Metrics, logs, and traces

  • Metrics: Numerical representations of system behavior over time. They provide a high-level overview of system health and performance. Examples include CPU usage, memory consumption, and response times. While valuable, metrics often lack context and require further investigation.
  • Logs: Textual records of events and activities within a system. They offer detailed information about system behavior but can be overwhelming due to volume. Effective log management involves filtering, searching, and analyzing log data.
  • Traces: Records the journey of a request through a distributed system, providing insights into latency, errors, and dependencies. Traces are essential for understanding complex system interactions but can be computationally expensive to collect and process.

The importance of sampling

Due to the vast amount of data generated by metrics, logs, and traces, sampling is often employed to reduce data volume while maintaining representative information. However, it’s important to balance the need for data reduction with the potential loss of valuable insights.

Visualizing observability data

Effectively visualizing observability data is crucial for gaining insights. Tools and dashboards should be designed to present information in a clear and actionable manner.

Profiling: A deep dive into performance

The fourth pillar of observability is profiling. Unlike metrics, logs, and traces, which provide a broad overview of system behavior, profiling focuses on the granular details of code execution.

  • Profiling: Measures the performance of software by monitoring resource utilization, such as CPU time, memory consumption, and network I/O. This data helps identify performance bottlenecks and optimize code efficiency. Profiling can be applied to individual services or across distributed systems for a holistic view of performance.

A key advantage of profiling is its ability to provide insights at the code level, enabling developers to pinpoint performance issues with precision. However, profiling can be resource-intensive and requires careful consideration of when and how to collect data.

Instrumentation: Collecting observability data

To collect the data necessary for metrics, logs, traces, and profiles, instrumentation is required. Instrumentation involves adding code or agents to applications and infrastructure to capture relevant data points.

There are two primary types of instrumentation:

  • Static instrumentation: Built-in mechanisms within operating systems or applications that collect data without requiring additional code. Examples include Linux’s ProcFS and performance counters.
  • Dynamic instrumentation: Code added to applications at runtime to gather specific data points. Tools like DTrace and eBPF enable dynamic instrumentation, offering flexibility in data collection.

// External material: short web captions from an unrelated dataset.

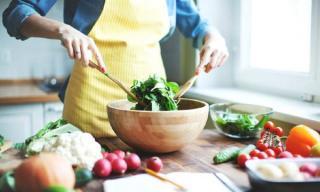 6 alimente bune de consumat pentru a trata si preveni deshidratarea. Tzatziki e pe lista
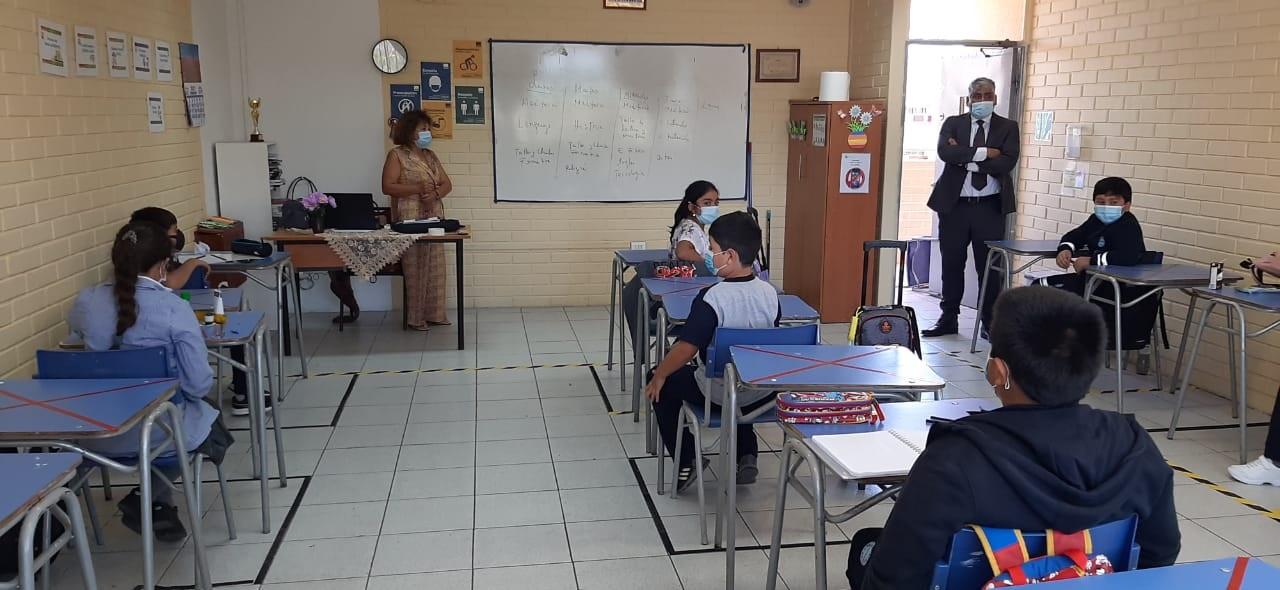 Con aforo de 12 alumnos por curso colegio Bethel de Vallenar inició año escolar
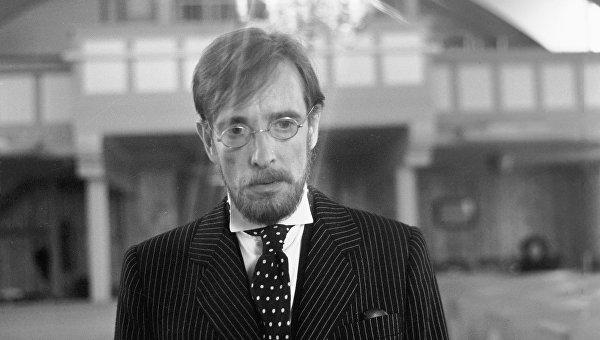 Лембит Ульфсак в сцене из фильма Враг респектабельного общества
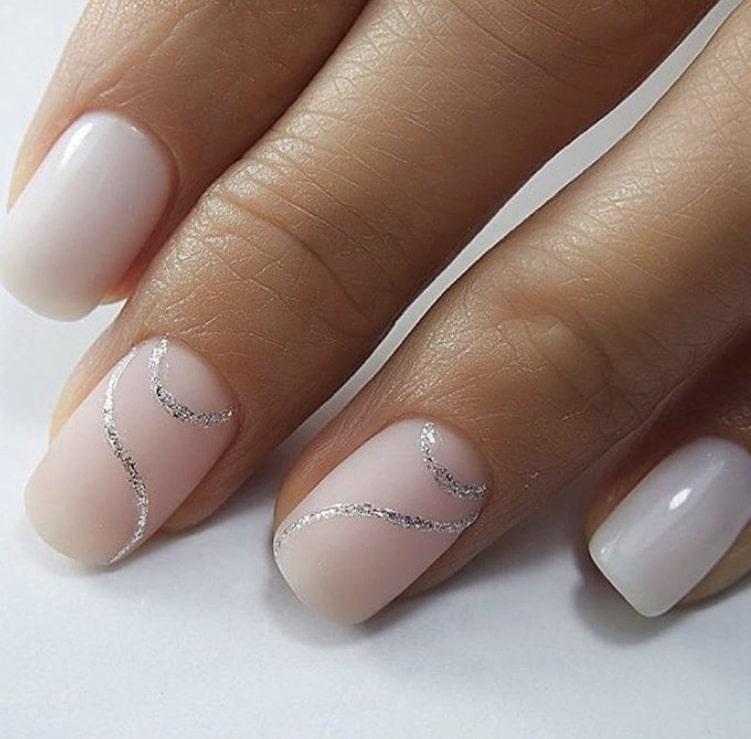 Простой рисунок на коротких ногтях – стильно и современно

Instrumentation and key observability technologies

Instrumentation is the process of collecting data from a system for observability purposes. There are several key types:  

  • Always-on instrumentation: Continuously collects data, often with minimal performance impact.
  • Temporary instrumentation: Enabled for specific troubleshooting or debugging purposes.
  • Sampling instrumentation: Collects data from a subset of system instances to reduce overhead while maintaining representative data.

When choosing instrumentation methods, it’s essential to balance the need for data with the potential performance impact.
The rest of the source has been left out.